Indexer: This builds lists of files based on the filepath or file
list supplied by the user in a PUT request. This filepath (or multiple
filepaths in a file list) may be a directory, or contain a wildcard. The
indexer expands these to build a list of files that should be PUT into
NLDS. To maintain recoverability, the indexer will split requests into
sub-requests based on number of files and sum of file sizes. When an
index process has reached a (configurable) maximum number of files or
sum of file sizes, it will break from indexing and submit a new message
to the exchange to continue indexing where it left off. The
transaction id
is maintained across the sub-requests so that NLDS
can group them together in the cataloging stage. Splitting requests like
this means that the transfer process, and subsequently the archive
process, will have smaller batches of files to transfer and will be more
recoverable from faults.
Transfer: This transfers the files from POSIX disk to object storage, using the standard S3 transport protocol. Currently the min.io Python library is used, but the Amazon botocore library could be substituted.

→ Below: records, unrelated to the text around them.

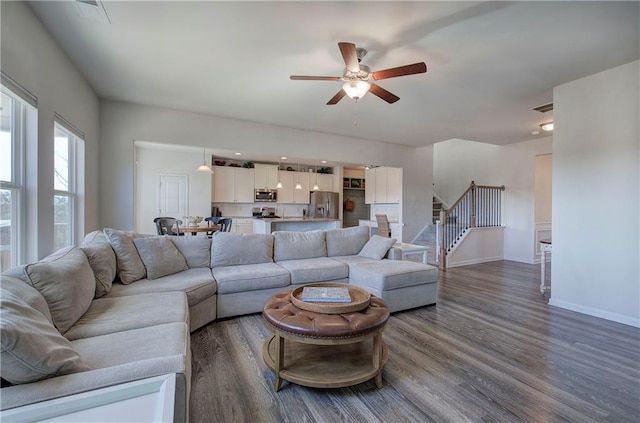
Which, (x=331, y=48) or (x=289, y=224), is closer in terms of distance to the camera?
(x=331, y=48)

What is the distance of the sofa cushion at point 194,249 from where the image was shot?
334cm

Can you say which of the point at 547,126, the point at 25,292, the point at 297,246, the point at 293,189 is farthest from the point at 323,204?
the point at 25,292

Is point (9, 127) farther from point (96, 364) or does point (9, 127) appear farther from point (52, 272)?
point (96, 364)

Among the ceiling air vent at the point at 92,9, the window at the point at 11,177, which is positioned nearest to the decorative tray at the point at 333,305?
the window at the point at 11,177

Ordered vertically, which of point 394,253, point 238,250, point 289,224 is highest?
point 289,224

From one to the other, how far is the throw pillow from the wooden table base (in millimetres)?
1270

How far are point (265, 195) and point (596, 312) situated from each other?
694 centimetres

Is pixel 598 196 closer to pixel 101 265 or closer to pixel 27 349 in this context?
pixel 27 349

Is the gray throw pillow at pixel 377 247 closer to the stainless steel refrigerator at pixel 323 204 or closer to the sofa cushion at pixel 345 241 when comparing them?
the sofa cushion at pixel 345 241

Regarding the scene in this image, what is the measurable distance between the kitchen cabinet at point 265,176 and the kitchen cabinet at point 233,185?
5.4 inches

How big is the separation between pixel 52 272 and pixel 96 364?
0.74 meters

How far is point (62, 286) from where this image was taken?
175cm

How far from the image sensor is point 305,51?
269 cm

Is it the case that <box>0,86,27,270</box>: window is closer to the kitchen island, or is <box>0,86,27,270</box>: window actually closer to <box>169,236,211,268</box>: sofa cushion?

Archiver: This writes files from object storage to tape by directly streaming, using the xrootd protocol. The tape system used is the Cern Tape Archive (CTA). All files in the object store are written to tape shortly after ingestion.
Catalog: This writes and retrieves the details of a users files to the catalog database. SQLalchemy is used to define the database schemas and carry out the queries.
Management of object storage
It is inevitable that the object storage used by NLDS will become full. To mitigate this, NLDS has a number of policies that determine which files should be deleted from the object storage, while remaining on tape. These policies are expressed in terms of the last access, the file size, any substrings contained in the holding name, and any tags present in the holding.
If a user requests a file that has been deleted from the object storage
then it will be retrieved from tape, staged on the object storage and
then copied to the target directory that the user requested. This is
done by issuing the same command, and the only difference the user will
notice is the extra time the request will take to complete. Requests are
handled asynchronously, so it will not tie up their session by blocking.
They can check the progress of the request using the stat
command.
Deployment
NLDS is currently deployed on JASMIN hosted at the STFC Rutherford-Appleton Lab, with users from CEDA, JASMIN and the JASMIN user community conducting beta tests. The deployment uses a mixture of free, open-source technology:
The API server is deployed in a Docker container within a load-balanced Kubernetes orchestration on JASMIN.
The microservices are deployed in Docker containers that are orchestrated by Kubernetes. This allows more instances of a microservice to be “spun-up” when necessary.
The monitor and catalog databases are running on a dedicated, bare metal PostgreSQL server.
The JASMIN accounts authenticator and the RabbitMQ server are running on Virtual Machines (VMs), hosted on JASMIN.
Object storage is provided by DataCore Swarm, but any S3 compatible object storage could be used.
The tape system is the Cern Tape Archive (CTA).
Conclusion
This paper has described a new scalable near-line storage solution that is robust, scalable, extendable, user-friendly and secure. The Near-Line Data Store (NLDS) is currently in beta test, with a roll out to more users of JASMIN planned for later in the year. An extensive user guide and tutorial can be found at nlds-client
Acknowledgement
NLDS was supported through the ESiWACE2 project. The project ESiWACE2 has received funding from the European Union’s Horizon 2020 research and innovation programme under grant agreement No 823988.